**Task directions:** Copy each of the records below word for word, in the order given.
....
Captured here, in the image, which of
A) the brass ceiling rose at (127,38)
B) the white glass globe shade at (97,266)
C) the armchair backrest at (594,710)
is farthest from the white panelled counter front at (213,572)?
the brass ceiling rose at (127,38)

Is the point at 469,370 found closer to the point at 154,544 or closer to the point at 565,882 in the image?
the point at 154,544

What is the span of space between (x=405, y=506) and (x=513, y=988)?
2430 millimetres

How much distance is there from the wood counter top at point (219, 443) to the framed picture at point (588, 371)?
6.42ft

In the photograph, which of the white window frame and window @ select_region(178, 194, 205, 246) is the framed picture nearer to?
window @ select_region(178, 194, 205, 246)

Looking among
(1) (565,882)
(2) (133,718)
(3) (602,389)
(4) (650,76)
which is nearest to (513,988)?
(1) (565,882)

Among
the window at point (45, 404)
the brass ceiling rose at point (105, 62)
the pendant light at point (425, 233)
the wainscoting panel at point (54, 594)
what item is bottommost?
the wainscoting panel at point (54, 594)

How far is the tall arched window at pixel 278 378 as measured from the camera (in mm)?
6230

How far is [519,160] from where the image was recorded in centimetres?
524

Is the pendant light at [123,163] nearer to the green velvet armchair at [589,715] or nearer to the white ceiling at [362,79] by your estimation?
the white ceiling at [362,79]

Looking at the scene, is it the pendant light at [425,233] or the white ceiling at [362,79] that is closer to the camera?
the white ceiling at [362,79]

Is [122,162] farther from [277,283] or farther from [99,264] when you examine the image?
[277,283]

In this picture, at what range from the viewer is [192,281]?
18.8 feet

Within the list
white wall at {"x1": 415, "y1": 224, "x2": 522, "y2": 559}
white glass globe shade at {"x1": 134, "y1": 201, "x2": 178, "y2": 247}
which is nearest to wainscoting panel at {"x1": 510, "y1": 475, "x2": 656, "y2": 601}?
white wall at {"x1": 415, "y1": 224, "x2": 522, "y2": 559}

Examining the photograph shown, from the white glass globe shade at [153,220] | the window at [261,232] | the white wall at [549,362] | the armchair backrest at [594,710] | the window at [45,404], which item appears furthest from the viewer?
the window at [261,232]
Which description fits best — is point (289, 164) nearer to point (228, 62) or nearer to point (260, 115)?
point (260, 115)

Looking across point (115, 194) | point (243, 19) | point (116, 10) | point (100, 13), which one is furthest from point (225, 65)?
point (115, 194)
....
**Solution to the exercise:**
Captured here, in the image, which of
A) the brass ceiling rose at (127,38)
B) the white glass globe shade at (97,266)
C) the armchair backrest at (594,710)
is farthest from the white panelled counter front at (213,572)?
the brass ceiling rose at (127,38)

Is the point at 469,370 found closer to the point at 154,544 or closer to the point at 565,882 in the image?
the point at 154,544

What is the span of space between (x=405, y=506) and (x=513, y=988)?
2430 millimetres

How much distance is there from the wood counter top at point (219, 443) to the framed picture at point (588, 371)?
6.42ft

In the photograph, which of the white window frame and window @ select_region(178, 194, 205, 246) is the framed picture nearer to?
window @ select_region(178, 194, 205, 246)

Looking among
(1) (565,882)
(2) (133,718)
(3) (602,389)
(4) (650,76)
which is nearest to (513,988)?
(1) (565,882)

Among
the window at point (45, 404)
the brass ceiling rose at point (105, 62)
the pendant light at point (425, 233)
the wainscoting panel at point (54, 594)
what item is bottommost?
the wainscoting panel at point (54, 594)

How far is the tall arched window at pixel 278 378 as measured from the camera (in mm)?
6230

How far is [519,160] from where the image was recorded in centimetres?
524

Is the pendant light at [123,163] nearer to the green velvet armchair at [589,715] or nearer to the white ceiling at [362,79] by your estimation?
the white ceiling at [362,79]

Looking at the scene, is it the pendant light at [425,233] or the white ceiling at [362,79] that is closer to the camera?
the white ceiling at [362,79]

Is [122,162] farther from [277,283] or farther from [99,264] when you examine the image?
[277,283]

In this picture, at what range from the viewer is [192,281]?
18.8 feet

Within the list
white wall at {"x1": 415, "y1": 224, "x2": 522, "y2": 559}
white glass globe shade at {"x1": 134, "y1": 201, "x2": 178, "y2": 247}
which is nearest to wainscoting panel at {"x1": 510, "y1": 475, "x2": 656, "y2": 601}?
white wall at {"x1": 415, "y1": 224, "x2": 522, "y2": 559}

Examining the photograph shown, from the white glass globe shade at [153,220] | the window at [261,232] | the white wall at [549,362] | the armchair backrest at [594,710] | the window at [45,404], which item appears furthest from the viewer?
the window at [261,232]
Which description fits best — is point (289, 164) nearer to point (228, 62) or nearer to point (260, 115)?
point (260, 115)

Looking across point (115, 194) | point (243, 19) | point (116, 10) | point (100, 13), which one is furthest from point (225, 65)?
point (115, 194)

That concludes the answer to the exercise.